Automatic language detection misidentifies language in some cases
Open, MediumPublic

Description

The service to automatically detect the language of a text (T99666, API, model card ) is failing in some cases. This ticket compiles some of those cases to identify if there is room for improvements.

TextIdentified languageExpected language
MoonWolof (wo)English (en)
LanguagesIlocano (ilo)English (en)
Add languagesIlocano (ilo)English (en)
Translate sectionChhattisgarhi (hne)English (en)
Edit language linksBambara (bm)English (en)
Translate this pageKinyarwanda (rw)English (en)
Read an automatic translationMizo (lu)English (en)
Jazz is a music genreSardinian (sc)English(en)

The model is expected to work better for longer texts. From the above, the more outstanding cases seem to be:

  • "Read an automatic translation" being identified as Mizo, given the source text is a bit longer than the other cases.
  • "Translate section" being identified as Chhattisgarhi despite Chhattisgarhi using the Devanagari script instead of latin script.

This has been tested using the API. For example, the request below checks the language for the text "Read an automatic translation" and gets Mizo (lu) as the language identified:

> curl https://api.wikimedia.org/service/lw/inference/v1/models/langid:predict -X POST -d '{"text": "Read an automatic translation"}' -H "Content-type: application/json"

> {"language":"lus_Latn","wikicode":"lu","languagename":"Mizo","score":0.35616445541381836}

Event Timeline

The model expects sentences. That is how it is trained. For example, words like "Moon" can appear in many latin based languages as proper noun or reference to a title of a book etc. The prediction quality increase as more words are provided. Then it knows better about the context of the word.

Because of the presense of English words in many latin languages, accuracy of prediction for English is low among them. One would expect predicting English is the easiest task. However, when accommodate many latin based languages, predicting something as English accurately is not easy :-) But as we get more words in text, this issue disappears.

For languages that use their own scripts, this limitation does not apply.

The model expects sentences. That is how it is trained. For example, words like "Moon" can appear in many latin based languages as proper noun or reference to a title of a book etc. The prediction quality increase as more words are provided. Then it knows better about the context of the word.

Because of the presense of English words in many latin languages, accuracy of prediction for English is low among them. One would expect predicting English is the easiest task.
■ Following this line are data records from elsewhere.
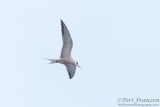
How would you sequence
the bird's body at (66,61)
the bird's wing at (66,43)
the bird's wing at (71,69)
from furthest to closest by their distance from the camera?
1. the bird's wing at (71,69)
2. the bird's body at (66,61)
3. the bird's wing at (66,43)

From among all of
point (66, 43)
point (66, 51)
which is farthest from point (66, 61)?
point (66, 43)

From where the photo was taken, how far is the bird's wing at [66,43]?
91.4 ft

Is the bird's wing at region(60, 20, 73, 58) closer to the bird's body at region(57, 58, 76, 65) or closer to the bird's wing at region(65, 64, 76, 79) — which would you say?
the bird's body at region(57, 58, 76, 65)

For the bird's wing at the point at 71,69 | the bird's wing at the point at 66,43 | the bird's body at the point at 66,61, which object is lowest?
the bird's wing at the point at 71,69

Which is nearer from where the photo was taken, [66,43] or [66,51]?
[66,43]

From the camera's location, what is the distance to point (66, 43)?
93.0 ft

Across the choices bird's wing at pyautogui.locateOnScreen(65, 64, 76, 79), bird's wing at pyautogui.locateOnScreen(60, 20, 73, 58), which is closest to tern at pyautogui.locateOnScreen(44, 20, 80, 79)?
bird's wing at pyautogui.locateOnScreen(60, 20, 73, 58)

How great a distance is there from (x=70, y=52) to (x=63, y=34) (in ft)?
4.34

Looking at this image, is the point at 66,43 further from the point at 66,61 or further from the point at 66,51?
the point at 66,61

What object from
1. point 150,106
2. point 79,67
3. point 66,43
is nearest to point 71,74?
point 79,67

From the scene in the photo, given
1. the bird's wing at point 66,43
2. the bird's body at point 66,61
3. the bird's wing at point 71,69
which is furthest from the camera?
the bird's wing at point 71,69

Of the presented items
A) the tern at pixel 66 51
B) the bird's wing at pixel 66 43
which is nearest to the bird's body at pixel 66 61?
the tern at pixel 66 51

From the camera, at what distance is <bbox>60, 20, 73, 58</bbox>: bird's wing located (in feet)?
Answer: 91.4

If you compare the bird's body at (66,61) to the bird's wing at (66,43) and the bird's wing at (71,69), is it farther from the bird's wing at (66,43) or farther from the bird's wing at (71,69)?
the bird's wing at (71,69)
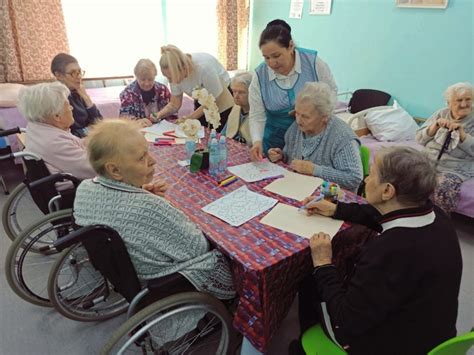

However, when accommodate many latin based languages, predicting something as English accurately is not easy :-) But as we get more words in text, this issue disappears.

For languages that use their own scripts, this limitation does not apply.

Thanks for the context, Santhosh. I added a note in the ticket description to highlight the most outstanding cases:

  • "Read an automatic translation" being identified as Mizo, give the source text is a bit longer than the other cases.
  • "Translate section" being identified as Chhattisgarhi despite Chhattisgarhi using the Devanagari script instead of latin script.

I wonder if it would make sense to use a different approach for short strings where we know the response may be more random. For example, try to identify the language among a smaller set of most spoken languages, or other approaches.

In any case, we don't neet to explore this right now. As we observe cases for language identification we'll have a better sense on how to address the issues and the need for those.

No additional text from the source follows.